Dixon: Pitt must focus on rebounding against Florida State


In a 71-62 loss to Clemson on Saturday afternoon, the Pitt men’s basketball team had one of its worst rebounding performances under head coach Jamie Dixon. Now, Dixon and his team will try to rebound and redeem themselves on Wednesday evening in a home contest against Florida State.

The 2014-2015 Seminoles roster lacks a few names from last year’s team, which defeated the Panthers at home by a score of 71-66. Yet Dixon knows that he’ll still see much of the same from their ACC rivals. Much of the Seminoles’ height from last year will be back on Wednesday.
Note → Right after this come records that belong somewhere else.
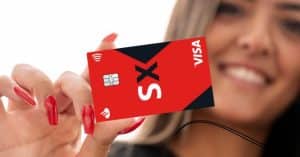 Como solicitar um cartão de crédito Santander Grátis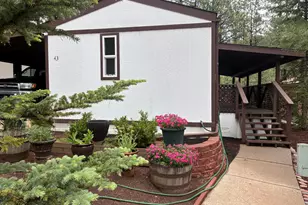 2401 W Rte 66, Flagstaff, AZ 86001 - Photo 16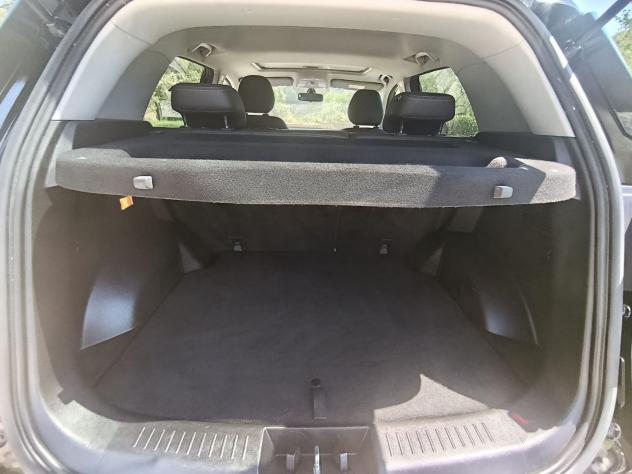 DR AUTOMOBILES DR 4.0 1.5 GPL 114CV (Man)"PREZZO REALE" (F1352) - Foto 9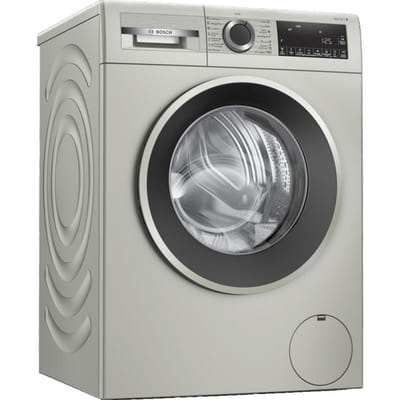Front Loading Washing Machine Bosch (WGA254XVMA)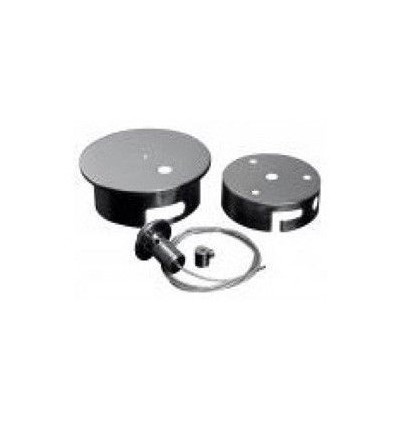 ELIPSON PLANET M CEILING MOUNT soporte techo barato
“They’re still big, but they’ve got some different guys,” Dixon, who will attempt to record his 300th career win on Wednesday, said. “They lost some experience in their seniors, but they’re doing some of the same things. They’re gonna guard the ball screens a similar way. We know what they’re going to do. We’ve just got to go out and play.”

Whether or not the Panthers can remedy their issues on the boards will be key to their sucess. Pitt’s struggles rebounding were on full display on Saturday when the Tigers outrebounded the Panthers by a margin of 17.

From there, improving the team’s rebounding numbers will prove difficult. Despite the departures of key contributors Okaro White, Robert Gilchrist and Aaron Thomas, the Seminoles still boast an impressive amount of depth, particularly in the paint.

The squad features three experienced seven-footers: juniors Boris Bojanovsky (7’3”) and Michael Ojo (7’1”), as well as redshirt graduate student Kiel Turpin (7’0”). All three play significant minutes for Florida State and dwarf Pitt’s tallest player, the 6’11” Joseph Uchebo.

Despite the Seminoles’ advantage in size, junior point guard James Robinson said the team simply needs to focus on fundamentals to improve its rebounding.

“[We’ve got to] box out. We have to be more physical than them,” Robinson said. “We have to be the aggressors in the game, not just on offense, but on defense as well.”

Sophomore guard Chris Jones noted that the blame for the lack of rebounds doesn’t solely fall on Pitt’s bigs.

“At Pitt, we believe in team rebounding,” Jones said. “It’s not just one person. It’s everybody. Guards have to get rebounds, bigs have to get rebounds. We addressed it as a team, and we’ll get it taken care of for Wednesday.”

Dixon did acknowledge that Pitt might have to adjust to face the trio of big men that Florida State sports.

“We know that they’re a big team,” Dixon said. “We’ve got to get more size. We’ve got to play some of the bigger guys. Joe [Uchebo], Derrick [Randall], Aron Nwankwo. But they’ve got to do the job when they get in there.”

The focus may be on the Seminoles’ players in the paint, but the team isn’t overlooking its opponent’s talent in the backcourt. 

The team’s three leading scorers are all guards — Montay Brandon (13.2 points per game), Xavier Rathan-Mayes (12.5) and Devon Bookert (9.9) — and Jones knows that they present a challenge as well.

“Obviously they have really good guards at the one, two and three,” Jones said. “Ball pressure appliance [will be important], and sliding down to the weak side to help box out when the shots do go up. But it starts with me, James and Cam [Wright] out in the backcourt, just guarding.”

With a less than perfect season so far, it’s easy to peg Wednesday’s contest as a must-win game for the Panthers. A 1-2 start in conference play against some lesser teams, evening their ACC record to .500 is all the more crucial. This is especially true with contests against highly-ranked Duke, Louisville, Notre Dame and North Carolina coming up.

Still, Dixon remains even-keeled, at least for the time being, and has preached about how much opportunity remains this year.

“We’re at the halfway point. Sixteen games,” Dixon said. “It seems like a long year already. But we play 32 and the conference tournament. There’s plenty of time to get things right. We’ve got to keep striving and tinkering.”

Tip-off at the Petersen Events Center is scheduled for 9 p.m. on Wednesday.